Buried in Tombland
Presenting an exciting exhibition of work by Telfer Stokes, a major East Anglian artist whose muscular sculptures hewn from industrial off-cuts evoke a verbose bravado and yet hint at a softer dimension through the artist's choice of colour, and witty use of an oft-forgotten medium: titles. Each sculpture can be viewed as an appreciation of texture, form and structure, but beholding the greater work, one can see the same concerns uniting all works into a coherent and comprehensive whole.
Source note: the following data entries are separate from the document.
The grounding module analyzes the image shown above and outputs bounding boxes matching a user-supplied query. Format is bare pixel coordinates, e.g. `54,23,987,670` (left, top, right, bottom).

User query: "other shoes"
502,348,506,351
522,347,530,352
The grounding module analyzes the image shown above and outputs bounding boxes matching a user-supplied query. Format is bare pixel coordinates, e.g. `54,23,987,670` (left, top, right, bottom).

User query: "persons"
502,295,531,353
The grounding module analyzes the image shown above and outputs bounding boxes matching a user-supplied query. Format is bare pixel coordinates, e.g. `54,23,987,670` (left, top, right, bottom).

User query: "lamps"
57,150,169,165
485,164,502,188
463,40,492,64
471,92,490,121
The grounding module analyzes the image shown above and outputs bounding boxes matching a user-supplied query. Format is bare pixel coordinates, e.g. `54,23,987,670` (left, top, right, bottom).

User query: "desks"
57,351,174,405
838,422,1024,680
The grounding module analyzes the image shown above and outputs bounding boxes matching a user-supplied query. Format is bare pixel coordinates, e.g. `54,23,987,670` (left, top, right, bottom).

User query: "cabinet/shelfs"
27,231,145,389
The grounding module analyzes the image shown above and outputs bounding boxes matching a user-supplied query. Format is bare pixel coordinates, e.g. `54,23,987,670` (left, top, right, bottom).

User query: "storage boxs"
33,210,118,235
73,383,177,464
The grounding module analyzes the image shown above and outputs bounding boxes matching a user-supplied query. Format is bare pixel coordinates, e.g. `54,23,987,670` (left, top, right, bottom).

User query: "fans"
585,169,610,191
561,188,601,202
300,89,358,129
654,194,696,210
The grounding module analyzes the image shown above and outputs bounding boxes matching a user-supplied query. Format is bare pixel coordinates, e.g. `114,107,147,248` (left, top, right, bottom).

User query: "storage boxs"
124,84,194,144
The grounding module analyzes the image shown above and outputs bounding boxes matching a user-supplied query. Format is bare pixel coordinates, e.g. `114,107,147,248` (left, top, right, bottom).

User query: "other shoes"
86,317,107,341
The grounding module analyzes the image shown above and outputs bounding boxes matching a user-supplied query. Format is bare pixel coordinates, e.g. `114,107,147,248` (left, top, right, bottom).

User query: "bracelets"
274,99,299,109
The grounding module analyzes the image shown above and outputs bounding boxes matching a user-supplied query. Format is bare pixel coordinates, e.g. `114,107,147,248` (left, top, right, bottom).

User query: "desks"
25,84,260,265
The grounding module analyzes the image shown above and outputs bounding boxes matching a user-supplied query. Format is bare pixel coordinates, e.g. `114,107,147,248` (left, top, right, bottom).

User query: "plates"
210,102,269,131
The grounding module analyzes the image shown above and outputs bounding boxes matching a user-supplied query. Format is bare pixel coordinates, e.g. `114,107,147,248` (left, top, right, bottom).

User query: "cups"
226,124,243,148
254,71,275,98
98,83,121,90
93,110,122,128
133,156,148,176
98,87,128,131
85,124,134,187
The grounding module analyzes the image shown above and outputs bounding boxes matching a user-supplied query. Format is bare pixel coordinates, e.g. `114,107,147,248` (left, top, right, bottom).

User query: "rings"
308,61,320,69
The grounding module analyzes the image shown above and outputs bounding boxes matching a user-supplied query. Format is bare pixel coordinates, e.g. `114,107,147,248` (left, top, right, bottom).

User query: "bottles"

Works that fall short of Stokes’ incisive self-critique or over time take on a conceptual change in the artist’s mind are returned to the studio, torn asunder and like Proteus, are reborn as something quite new. That Stokes works from the corpses of forgotten industry, behemoths of human endeavour wrought to nothing by time and neglect should be borne in mind. Stokes is merciless in his self-appraisal, constantly adjusting, tinkering and reconsidering pieces even as they hang. Comeback, to give an example has been subject to a number of rounds of death and rebirth. Pieces that are not subject to literal, physical reinvention still endure conceptual metamorphosis, with Morriconeish being raised from the ashes of I2D and the Good, the Bad, and the Ugly. The apparent fastness of Stokes’ pieces, verbose, grandiose and statuesque belies this tendency for reinvention and the quest for improvement. Likewise, Stokes’ use of materials: always found, never painted. Arranged, machined and set, finished but still unperfected reflects a quite profound understanding of the lyrical nature of life, and the tendency for all things to move, change, and move again.
This major solo show celebrates Telfer Stokes' many years of practice, and continued successes in the eastern region and beyond.